***** Reading text *****

Surely not that company again ?!?

The company I teased on today’s SMC podcast was Blackberry, long given up as a slowly asphyxiating basket-case as its device business completely died around a decade ago and it struggled to transition to a software-only company. It now lives on mostly due to its acquisition of QNX back in 2010, a real-time operating system that is geared for security and high reliability, which has helped put it in over 275 million increasingly software-controlled vehicles - in particular for many assisted-driving features. It is also embedded in other industrial and medical devices. In addition to the increasing sophistication needs of cars and potential further growth there, the total addressable market could scale with physical AI growth if it is embedded in robots, etc. The company beat and raised with its most recent quarterly earnings report yesterday, growing top-line at 26% year-on-year. It’s a certainly a great comeback story after having fallen 98% as of late March from its 2007 high. Still, with this big advance, a lot of AI-hype and good news is already in the price - it is selling at around ten times sales and around 55 times forward earnings. I sure still miss that physical keyboard and the typing speed I could achieve on it back in the days of yore - likely no chance for a comeback there.

*****

• **Task to carry out**
From the Blackberry post, list every kind of product that QNX is said to be in or could be in.

***** Dataset extract *****

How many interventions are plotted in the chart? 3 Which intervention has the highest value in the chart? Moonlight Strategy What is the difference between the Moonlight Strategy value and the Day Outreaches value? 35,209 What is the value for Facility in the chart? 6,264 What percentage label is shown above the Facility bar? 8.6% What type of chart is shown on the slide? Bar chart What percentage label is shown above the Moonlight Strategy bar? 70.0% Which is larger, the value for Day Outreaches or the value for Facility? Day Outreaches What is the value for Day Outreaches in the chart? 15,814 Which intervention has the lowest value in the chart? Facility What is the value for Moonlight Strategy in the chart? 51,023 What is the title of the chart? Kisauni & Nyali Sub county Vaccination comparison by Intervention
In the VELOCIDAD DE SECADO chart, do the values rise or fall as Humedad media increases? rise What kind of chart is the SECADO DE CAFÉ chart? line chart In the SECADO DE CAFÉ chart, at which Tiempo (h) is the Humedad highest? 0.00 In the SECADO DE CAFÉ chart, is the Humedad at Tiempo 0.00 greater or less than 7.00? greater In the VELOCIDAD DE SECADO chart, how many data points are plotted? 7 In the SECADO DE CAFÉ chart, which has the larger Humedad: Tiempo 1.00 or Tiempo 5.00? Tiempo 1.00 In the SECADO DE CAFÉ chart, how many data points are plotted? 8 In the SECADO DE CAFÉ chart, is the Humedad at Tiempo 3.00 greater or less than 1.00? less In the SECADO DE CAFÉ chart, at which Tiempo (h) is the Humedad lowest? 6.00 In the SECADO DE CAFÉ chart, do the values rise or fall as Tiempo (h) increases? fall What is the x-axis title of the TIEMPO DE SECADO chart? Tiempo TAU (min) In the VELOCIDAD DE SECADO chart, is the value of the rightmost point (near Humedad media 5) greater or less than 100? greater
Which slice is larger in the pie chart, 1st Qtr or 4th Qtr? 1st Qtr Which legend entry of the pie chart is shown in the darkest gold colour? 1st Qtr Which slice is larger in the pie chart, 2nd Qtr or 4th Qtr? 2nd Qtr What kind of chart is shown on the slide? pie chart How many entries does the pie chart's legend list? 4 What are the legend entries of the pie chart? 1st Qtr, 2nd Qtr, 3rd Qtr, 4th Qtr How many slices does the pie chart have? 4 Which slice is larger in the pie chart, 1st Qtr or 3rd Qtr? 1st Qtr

*****

• **Exercise output**
Vehicles, industrial devices, medical devices, robots